Each think tank in Delhi has it quota of former spooks, who dutifully weigh in with Pakistan-bashing and insinuations against Muslims on terrorism. One ensconced in the Vivekananda International Foundation has complemented his hatchet job on Jawaharlal Nehru of a couple of years back recently with a book extolling Sardar Patel. Another, former head of the military intelligence, is its strategic studies minder. The think tank's profile is evident from serving military officers now doing stints with the VIF and each of the three chiefs having lectured there successively. The affiliations of the VIF are no secret, with the book 'Defining Hindutva' having been released there by Mohan Bhagwat in the run up to last elections. 

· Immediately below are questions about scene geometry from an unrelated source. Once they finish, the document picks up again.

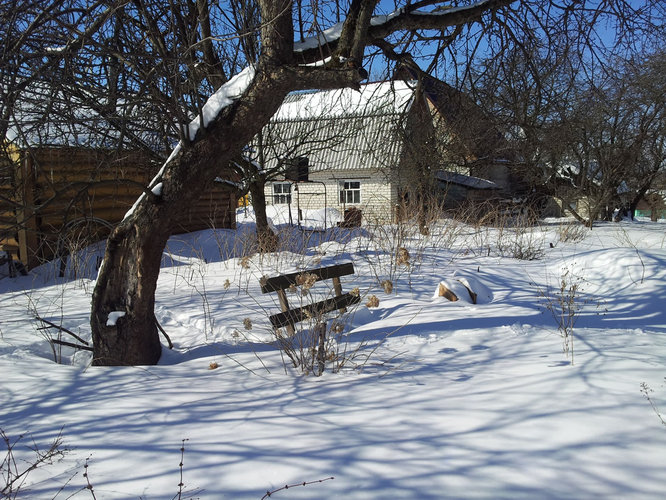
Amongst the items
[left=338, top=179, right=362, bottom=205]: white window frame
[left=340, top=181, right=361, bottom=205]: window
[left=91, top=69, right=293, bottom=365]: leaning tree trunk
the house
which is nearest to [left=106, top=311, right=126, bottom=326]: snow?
[left=91, top=69, right=293, bottom=365]: leaning tree trunk

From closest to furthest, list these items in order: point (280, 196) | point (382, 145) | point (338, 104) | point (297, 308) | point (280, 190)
A: point (297, 308), point (382, 145), point (338, 104), point (280, 196), point (280, 190)

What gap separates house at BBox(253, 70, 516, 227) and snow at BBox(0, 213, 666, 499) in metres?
2.72

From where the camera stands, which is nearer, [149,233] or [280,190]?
[149,233]

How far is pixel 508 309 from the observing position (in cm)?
445

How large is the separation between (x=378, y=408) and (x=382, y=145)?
768 cm

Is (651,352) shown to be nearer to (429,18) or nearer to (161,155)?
(429,18)

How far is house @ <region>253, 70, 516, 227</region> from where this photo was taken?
272 inches

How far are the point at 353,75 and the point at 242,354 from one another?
222 cm

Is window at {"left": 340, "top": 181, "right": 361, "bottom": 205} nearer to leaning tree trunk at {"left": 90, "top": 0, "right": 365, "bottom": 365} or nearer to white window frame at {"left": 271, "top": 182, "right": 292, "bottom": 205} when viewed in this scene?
white window frame at {"left": 271, "top": 182, "right": 292, "bottom": 205}

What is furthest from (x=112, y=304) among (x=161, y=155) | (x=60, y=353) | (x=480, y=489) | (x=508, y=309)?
(x=161, y=155)

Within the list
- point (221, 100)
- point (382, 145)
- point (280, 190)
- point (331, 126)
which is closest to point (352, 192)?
point (280, 190)

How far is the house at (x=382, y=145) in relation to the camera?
22.7ft

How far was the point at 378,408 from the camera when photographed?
2.52 meters

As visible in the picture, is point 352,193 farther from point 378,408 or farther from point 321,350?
point 378,408
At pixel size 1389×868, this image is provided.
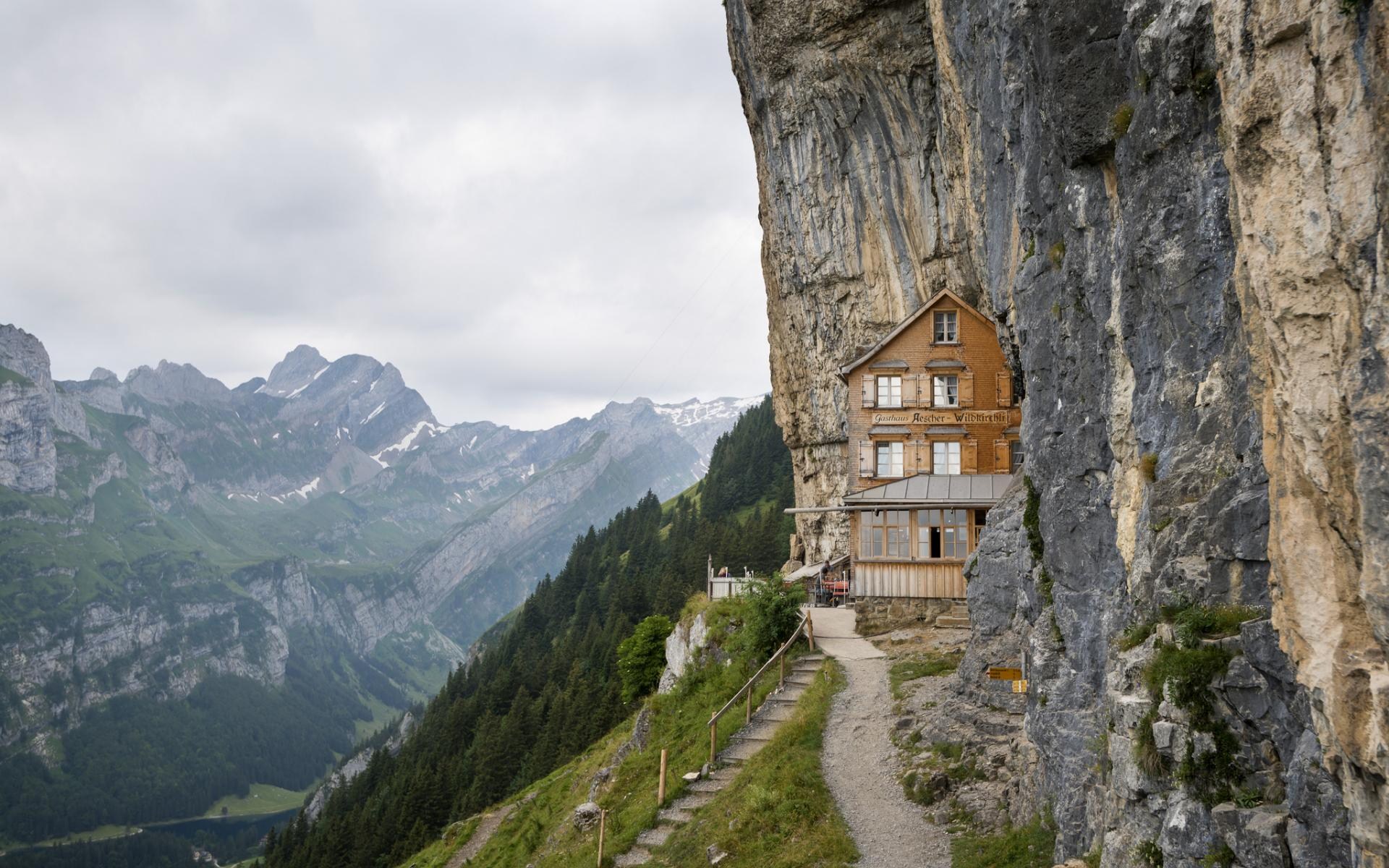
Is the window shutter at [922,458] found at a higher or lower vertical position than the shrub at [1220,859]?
higher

Intelligence denizens are current day masters of the narrative. The heading of a recent article - 'The Enduring Threat' - by the earlier intelligence chief - who was also national security adviser - raised expectations of a possible reference to the ongoing arrests by Maharashtra's Anti-Terror Squad of saffronite terrorists. However, it turned out instead to be all about Islamic State (IS) and, how it, though roundly beaten, continues as a threat. Given that the IS is history and history on-the-make in the tradition of Hemant Karkare closer home is ignored thus, the question emerges as to the lengths the intelligence community will go in putting out diversionary narratives. It bears recall that though reportedly a Gandhi family favourite, the vilification of Muslims and the ascendance of then chief minister Modi as the savior of Hindus - after the killings of alleged terrorists out to get Mr. Modi - began in his tenure as national security adviser. 

There are two consequences of the discussion above. One is the higher profile of the intelligence lobby is at the cost of that of the ministries - home, foreign and defence - and the military. This makes the national security system go awry. In a change-over early this year, a RAW hand was appointed deputy national security adviser. His last appointment was in the secretariat as the resident Pakistan watcher, no doubt leading up to aggravating the hardline on Pakistan. As an afterthought a diplomat has recently been added as a second deputy. The imbalance is reflected at the ministerial level. The defence minister is a novice and double hatted as a party spokesperson. Her latest episode was on national television in a face off with a Karnataka minister. The foreign minister has been ill for most of her tenure, as has been the finance minister. The home minister appears to have his heart in the right place but has no muscle. Thus, there is little ballast in the other national security relevant institutions. 

The second more grievous underside is in the fact that the cultural nationalists - as seen above - have the run of intelligence services. The Pakistan obsession of the intelligence fraternity and the fixation with India's minority, its Muslims, of the Hindutvavadis, makes for a coming together in a shared, symbiotic relationship. It cannot be said with any surety that the Hindutva brigade is one that has taken over the intelligence lobby. It is well nigh possible that the intelligence community has opened itself to such a take-over. This ideological disposition of the intelligence community perhaps stems from their four-decade long cloak-and-dagger game with the ISI. The ISI has evidently been more successful than credited so far. It appears to have instigated a make-over of India in the Pakistani image, engineering a right-wing reset of democratic and plural India into a Hindu-Pakistan. 

A roll back will have to await next elections. In the interim, the intelligence card will recur in the runup to national elections. The corralling of urban naxals is but a beginning. With minorities already cornered by lynch mobs; civil society cowed by a compliant-police; institutions such as universities hollowed out; the common man bruised by demonetization and job scarcity; and dissent murdered by right wing goon squads, it would appear that this may not be necessary. But if all at hand is a hammer, every problem will appear a nail. The ultimate infliction on democracy is the alliance between the intelligence instrument and an ideology.